#### EXCERPTED DATA
## BEGIN

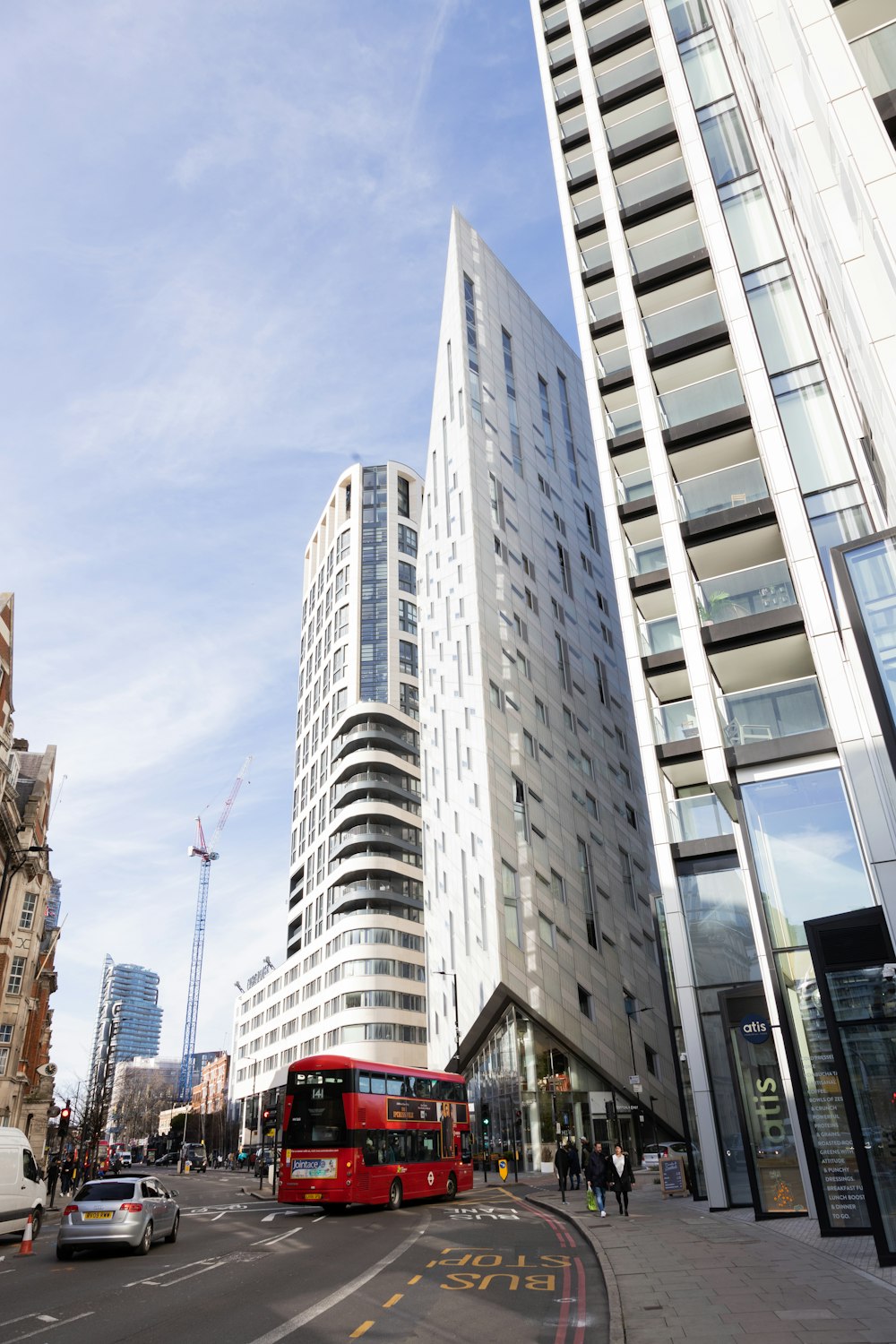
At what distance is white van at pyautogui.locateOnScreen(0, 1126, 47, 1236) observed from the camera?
67.4 ft

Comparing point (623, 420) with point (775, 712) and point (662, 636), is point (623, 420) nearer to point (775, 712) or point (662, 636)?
point (662, 636)

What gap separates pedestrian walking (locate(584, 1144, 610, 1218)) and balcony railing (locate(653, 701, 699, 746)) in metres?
11.7

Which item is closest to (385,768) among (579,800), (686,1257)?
(579,800)

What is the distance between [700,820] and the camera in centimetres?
2530

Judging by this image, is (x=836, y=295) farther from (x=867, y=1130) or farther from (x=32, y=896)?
(x=32, y=896)

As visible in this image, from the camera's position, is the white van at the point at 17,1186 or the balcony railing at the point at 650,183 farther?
the balcony railing at the point at 650,183

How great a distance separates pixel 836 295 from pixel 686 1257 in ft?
56.5

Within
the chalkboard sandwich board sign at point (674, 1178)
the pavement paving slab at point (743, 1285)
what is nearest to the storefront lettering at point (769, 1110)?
the pavement paving slab at point (743, 1285)

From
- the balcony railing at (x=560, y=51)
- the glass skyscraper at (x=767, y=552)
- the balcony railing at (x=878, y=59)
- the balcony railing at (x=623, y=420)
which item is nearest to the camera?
the glass skyscraper at (x=767, y=552)

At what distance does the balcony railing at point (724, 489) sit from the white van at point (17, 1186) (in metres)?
24.4

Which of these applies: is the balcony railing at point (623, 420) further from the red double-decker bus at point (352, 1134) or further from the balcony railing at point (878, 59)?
the red double-decker bus at point (352, 1134)

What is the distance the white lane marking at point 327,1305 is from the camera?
9.75m

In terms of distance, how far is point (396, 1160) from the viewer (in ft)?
90.1

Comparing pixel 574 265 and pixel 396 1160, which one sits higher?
pixel 574 265
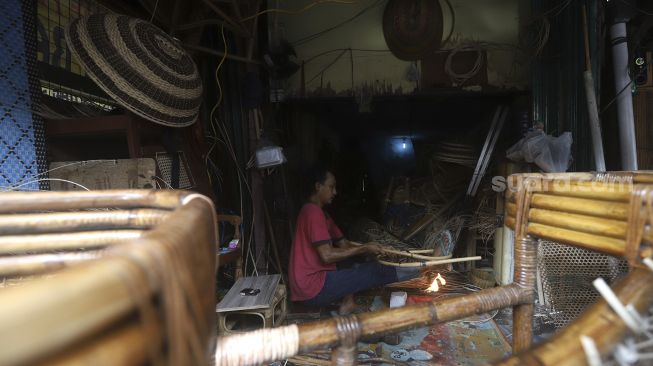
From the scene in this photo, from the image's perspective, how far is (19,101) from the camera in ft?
6.75

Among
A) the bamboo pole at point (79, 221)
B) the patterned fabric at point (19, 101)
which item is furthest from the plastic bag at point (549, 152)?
the patterned fabric at point (19, 101)

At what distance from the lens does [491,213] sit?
4.43 metres

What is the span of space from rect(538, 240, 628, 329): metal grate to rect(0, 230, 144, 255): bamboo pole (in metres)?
2.98

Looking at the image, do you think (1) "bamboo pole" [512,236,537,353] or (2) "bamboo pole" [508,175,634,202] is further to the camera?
(1) "bamboo pole" [512,236,537,353]

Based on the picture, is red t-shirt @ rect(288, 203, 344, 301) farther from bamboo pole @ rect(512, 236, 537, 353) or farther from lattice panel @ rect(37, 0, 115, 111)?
lattice panel @ rect(37, 0, 115, 111)

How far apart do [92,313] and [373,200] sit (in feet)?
25.5

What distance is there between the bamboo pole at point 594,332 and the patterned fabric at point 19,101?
2.62m

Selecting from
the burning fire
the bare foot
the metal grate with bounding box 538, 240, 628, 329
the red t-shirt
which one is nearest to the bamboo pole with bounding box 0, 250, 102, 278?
the red t-shirt

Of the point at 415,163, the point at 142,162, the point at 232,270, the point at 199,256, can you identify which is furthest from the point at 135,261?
the point at 415,163

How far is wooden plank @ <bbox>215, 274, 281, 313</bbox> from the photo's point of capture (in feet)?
7.81

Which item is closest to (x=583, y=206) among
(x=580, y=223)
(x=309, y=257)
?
(x=580, y=223)

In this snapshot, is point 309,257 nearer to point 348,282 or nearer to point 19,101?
point 348,282

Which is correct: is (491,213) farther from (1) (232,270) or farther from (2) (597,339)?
(2) (597,339)

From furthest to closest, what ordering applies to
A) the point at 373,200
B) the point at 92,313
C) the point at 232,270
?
1. the point at 373,200
2. the point at 232,270
3. the point at 92,313
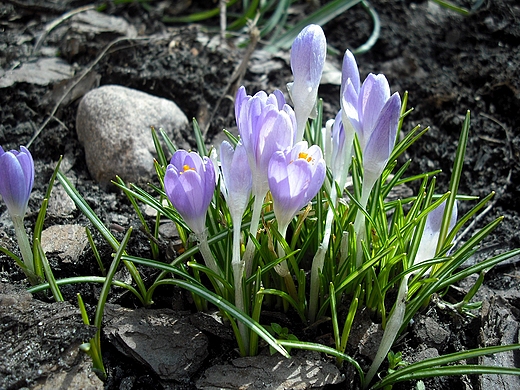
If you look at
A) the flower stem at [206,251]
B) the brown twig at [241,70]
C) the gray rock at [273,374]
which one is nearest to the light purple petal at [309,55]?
the flower stem at [206,251]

## END

#### TASK REQUIREMENTS
Copy the data word for word, starting at the line containing "Of the point" and continuing through the end of the data, and leave out the pictures.

#### EXERCISE OUTPUT
Of the point at 415,163, the point at 142,162, the point at 232,270, the point at 199,256, can you identify which is furthest from the point at 135,261?
the point at 415,163

How far is wooden plank @ <bbox>215, 274, 281, 313</bbox> from the photo's point of capture (in feet)?
7.81

Which item is closest to (x=583, y=206) among
(x=580, y=223)
(x=309, y=257)
?
(x=580, y=223)

In this snapshot, is point 309,257 nearer to point 348,282 or nearer to point 19,101?
point 348,282

Which is correct: is (491,213) farther from (1) (232,270) or farther from (2) (597,339)?
(2) (597,339)

From furthest to closest, what ordering applies to
A) the point at 373,200
B) the point at 92,313
C) the point at 232,270
?
1. the point at 373,200
2. the point at 232,270
3. the point at 92,313
If you look at
A) the flower stem at [206,251]
B) the brown twig at [241,70]
C) the gray rock at [273,374]
which one is nearest to the light purple petal at [309,55]?
the flower stem at [206,251]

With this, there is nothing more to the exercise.